System Topologies (System Configuration & Service Granularity)
System Topologies covers the architecture layer dealing with at what granularity to split the application and how to arrange/deploy it.
- Targets configuration between multiple services/processes rather than "contents of 1 service".
- Closely related to scaling strategy and organizational structure, ranging from Monolith to Microservices.
✅ Problems Addressed by This Category
- At what granularity should the system be split?
- How to decide the unit of change and deployment?
- Mismatch between team structure and architecture.
- How to realize availability, scale, and fault isolation.
- Problems of "too many / too few" microservices.
✅ Representative Styles of System Topologies
● Monolith
- Single deployment, single process configuration.
- Most efficient for small to medium scale where tight coupling is not an issue.
- Merits are strong internal consistency and simple deployment.
● Modular Monolith
- Internally modularized, but deployment is one unit.
- Anticipates "future microservices" but avoids excessive splitting.
● Microservices
- Group of services independently deployable per process.
- Configuration allowing evolution per team.

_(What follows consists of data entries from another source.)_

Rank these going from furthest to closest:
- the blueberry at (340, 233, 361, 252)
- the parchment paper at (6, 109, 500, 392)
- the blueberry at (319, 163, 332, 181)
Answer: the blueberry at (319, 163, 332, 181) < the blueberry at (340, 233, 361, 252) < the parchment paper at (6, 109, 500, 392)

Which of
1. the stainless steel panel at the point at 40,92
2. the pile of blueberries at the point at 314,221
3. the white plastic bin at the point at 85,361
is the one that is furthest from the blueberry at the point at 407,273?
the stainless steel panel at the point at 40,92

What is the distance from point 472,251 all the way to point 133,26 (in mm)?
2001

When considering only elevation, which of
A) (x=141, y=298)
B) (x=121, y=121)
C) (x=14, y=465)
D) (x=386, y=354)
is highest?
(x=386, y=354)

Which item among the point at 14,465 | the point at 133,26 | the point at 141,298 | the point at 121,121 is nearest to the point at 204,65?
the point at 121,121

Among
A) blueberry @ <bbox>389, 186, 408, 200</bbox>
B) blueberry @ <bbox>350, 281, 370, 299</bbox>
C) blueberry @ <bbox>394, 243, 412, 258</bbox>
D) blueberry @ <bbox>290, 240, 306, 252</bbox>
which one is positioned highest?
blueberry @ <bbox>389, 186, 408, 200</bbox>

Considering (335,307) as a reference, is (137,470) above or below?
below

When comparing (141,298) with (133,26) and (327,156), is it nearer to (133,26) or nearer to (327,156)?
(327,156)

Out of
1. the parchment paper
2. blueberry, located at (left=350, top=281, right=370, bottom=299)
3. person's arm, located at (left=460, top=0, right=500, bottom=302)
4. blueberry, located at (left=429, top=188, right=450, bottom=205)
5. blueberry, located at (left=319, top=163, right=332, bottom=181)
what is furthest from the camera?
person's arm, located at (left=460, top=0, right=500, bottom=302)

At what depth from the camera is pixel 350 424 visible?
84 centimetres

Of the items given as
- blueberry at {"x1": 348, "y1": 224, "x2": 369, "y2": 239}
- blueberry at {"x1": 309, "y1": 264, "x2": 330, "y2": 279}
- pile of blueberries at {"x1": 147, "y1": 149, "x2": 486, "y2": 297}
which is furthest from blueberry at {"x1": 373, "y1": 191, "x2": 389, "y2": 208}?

- However, hurdles for operation cost and observability are high.
● Service-Oriented Architecture (SOA)
- Emerged in the context of enterprise integration.
- Includes classic SOA centered on ESB and modern SOA centered on APIs.
● Serverless / FaaS
- Deployed per Function.
- Aimed at scaling/cost efficiency per feature unit.
- Allows fine-grained splitting but can easily become complex.
● Edge / Fog Architecture
- Distributes processing to the edge (devices/local sites) in addition to the cloud.
- Important for IoT and low-latency applications.
● Cell-based Architecture
- Configuration adopted in ultra-large-scale systems.
- Horizontal scale per Cell (small independent cluster).
- Balances fault isolation and scale.
● Multi-region Architecture
- Deploys services to multiple regions.
- Realizes high standards of availability, latency, and DR.
- Active-active / Active-passive configurations.
✅ How to Read This Category
- Understand in order from Small → Large, Simple → Complex.
- Map your own system scale and organizational scale.
- Compare Cost (Cognitive/Operational) and Value (Independence/Scale).
✅ Relationship with Other Layers
- Integration Styles: Communication method is a matter of life and death in Microservices.
- Structural Styles: Internal structure of each service is a separate category (Layered/Hex etc.).
- Cross-cutting: Observability / SLO is essential especially in Microservices.
- Data Architecture: Distributed data consistency problems (CQRS / Event Sourcing) appear.